Olsen's remaining argument is even more bizarre. He points out that the mirror image of unrealized gains is unrealized losses, and if the Democrats were to adopt a symmetric plan, then inevitably the government would have to issue refunds to billionaires in years in which the economy has tanked, because assets would lose value. So? "This would lead to some politically uncomfortable acts ... . No president will want to be in charge when their IRS has to give
billions of dollars back to Warren Buffett or Bill Gates." (Their IRS?)
Hmmm. We have had a system for decades in which "tax carryovers" allow companies to use losses in bad years to offset gains in good years, which led to many companies in the early and middle years of the 2010's to pay zero taxes even in years when they were highly profitable. 2009's losses, for example, could offset 2013's gains, resulting in zero taxes in both years. Was that "politically uncomfortable"? A bit. Did it happen anyway, because the tax laws required it it happen? Of course. No president is going to have to hold a big check in front of Jeff Bezos to refund some of his previously paid taxes; and honestly, even if she or he did, it would be a matter of saying, "You paid $30 billion in taxes last year on your unrealized income, and this check partially offsets that, because your wealth went down.
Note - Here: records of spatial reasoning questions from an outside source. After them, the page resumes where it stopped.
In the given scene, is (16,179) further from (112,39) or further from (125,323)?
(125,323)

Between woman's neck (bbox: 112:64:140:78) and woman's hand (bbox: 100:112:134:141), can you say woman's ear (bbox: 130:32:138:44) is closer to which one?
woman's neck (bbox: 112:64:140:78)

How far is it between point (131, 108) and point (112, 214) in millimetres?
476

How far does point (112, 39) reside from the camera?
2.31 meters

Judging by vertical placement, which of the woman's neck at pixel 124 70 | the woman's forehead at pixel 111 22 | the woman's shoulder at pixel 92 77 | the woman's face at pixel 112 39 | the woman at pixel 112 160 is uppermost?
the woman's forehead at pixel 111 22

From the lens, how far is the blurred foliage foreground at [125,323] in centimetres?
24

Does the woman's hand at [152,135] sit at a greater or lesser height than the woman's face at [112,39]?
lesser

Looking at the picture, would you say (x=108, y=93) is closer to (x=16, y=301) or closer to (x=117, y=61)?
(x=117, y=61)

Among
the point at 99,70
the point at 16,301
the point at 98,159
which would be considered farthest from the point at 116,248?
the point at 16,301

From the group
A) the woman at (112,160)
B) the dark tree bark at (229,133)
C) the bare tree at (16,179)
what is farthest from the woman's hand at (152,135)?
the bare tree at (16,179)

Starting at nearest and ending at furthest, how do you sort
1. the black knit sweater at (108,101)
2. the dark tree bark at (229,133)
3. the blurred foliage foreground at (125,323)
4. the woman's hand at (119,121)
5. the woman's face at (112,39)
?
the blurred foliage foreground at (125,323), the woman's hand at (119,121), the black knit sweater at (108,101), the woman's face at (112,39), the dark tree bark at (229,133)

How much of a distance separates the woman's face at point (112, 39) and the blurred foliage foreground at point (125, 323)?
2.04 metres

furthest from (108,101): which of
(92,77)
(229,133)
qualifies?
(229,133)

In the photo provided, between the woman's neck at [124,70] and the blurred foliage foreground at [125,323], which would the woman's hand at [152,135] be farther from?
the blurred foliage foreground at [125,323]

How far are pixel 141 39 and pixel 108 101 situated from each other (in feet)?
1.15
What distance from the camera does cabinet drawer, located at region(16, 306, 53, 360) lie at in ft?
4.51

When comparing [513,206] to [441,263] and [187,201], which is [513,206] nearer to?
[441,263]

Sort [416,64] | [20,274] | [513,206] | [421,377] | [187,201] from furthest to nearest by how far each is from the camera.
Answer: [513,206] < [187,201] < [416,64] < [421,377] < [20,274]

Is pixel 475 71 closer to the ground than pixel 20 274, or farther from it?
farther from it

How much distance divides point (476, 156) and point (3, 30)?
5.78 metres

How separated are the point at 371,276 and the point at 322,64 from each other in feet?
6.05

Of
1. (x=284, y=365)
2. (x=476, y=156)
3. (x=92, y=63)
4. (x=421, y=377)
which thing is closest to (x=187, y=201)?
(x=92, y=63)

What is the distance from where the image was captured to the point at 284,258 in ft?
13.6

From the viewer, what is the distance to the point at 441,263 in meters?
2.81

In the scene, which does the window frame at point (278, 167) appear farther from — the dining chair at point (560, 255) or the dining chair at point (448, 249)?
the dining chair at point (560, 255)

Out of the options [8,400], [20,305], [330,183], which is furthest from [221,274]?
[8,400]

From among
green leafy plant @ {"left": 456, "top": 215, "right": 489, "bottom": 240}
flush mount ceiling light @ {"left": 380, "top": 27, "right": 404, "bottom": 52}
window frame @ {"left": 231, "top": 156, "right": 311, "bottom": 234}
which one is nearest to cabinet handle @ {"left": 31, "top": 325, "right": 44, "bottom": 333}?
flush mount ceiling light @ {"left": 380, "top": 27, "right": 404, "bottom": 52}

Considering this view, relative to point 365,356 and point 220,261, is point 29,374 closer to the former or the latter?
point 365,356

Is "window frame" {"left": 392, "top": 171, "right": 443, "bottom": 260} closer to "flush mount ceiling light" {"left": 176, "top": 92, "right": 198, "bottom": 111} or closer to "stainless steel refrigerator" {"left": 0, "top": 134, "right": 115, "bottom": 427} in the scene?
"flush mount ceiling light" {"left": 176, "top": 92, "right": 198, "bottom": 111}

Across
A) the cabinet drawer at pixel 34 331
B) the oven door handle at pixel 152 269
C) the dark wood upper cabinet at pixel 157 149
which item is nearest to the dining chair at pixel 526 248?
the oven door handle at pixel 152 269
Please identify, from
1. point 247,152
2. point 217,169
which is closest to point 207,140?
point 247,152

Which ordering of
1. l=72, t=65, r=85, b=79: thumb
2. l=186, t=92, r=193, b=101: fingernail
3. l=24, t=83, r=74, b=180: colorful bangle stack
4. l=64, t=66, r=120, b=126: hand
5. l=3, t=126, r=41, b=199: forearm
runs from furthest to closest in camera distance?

Fair is fair." (Symmetry is not even required in such a system, by the way, but that is too much of a side issue to discuss here.)
And that, ladies and gentlemen, is Olsen's case against the Billionaires Tax: The billionaires will not like it and will fight back. Valuation difficulties have no practical work-arounds. Refunds required by law are bad PR. If we tax billionaires, we'll tax regular people, too. And of course, it is all somehow unconstitutional.
As I noted above, it is usually not necessary or worthwhile to respond to an entire op-ed that was dashed off by one relatively obscure member of the chattering class. This one, however, was such a festival of nonsense that it was too tempting to pass up.
More importantly, if this is the best conservatives can do when it comes to pushing back against progressive taxes, Democrats are in a much better position than I ever would have thought they were.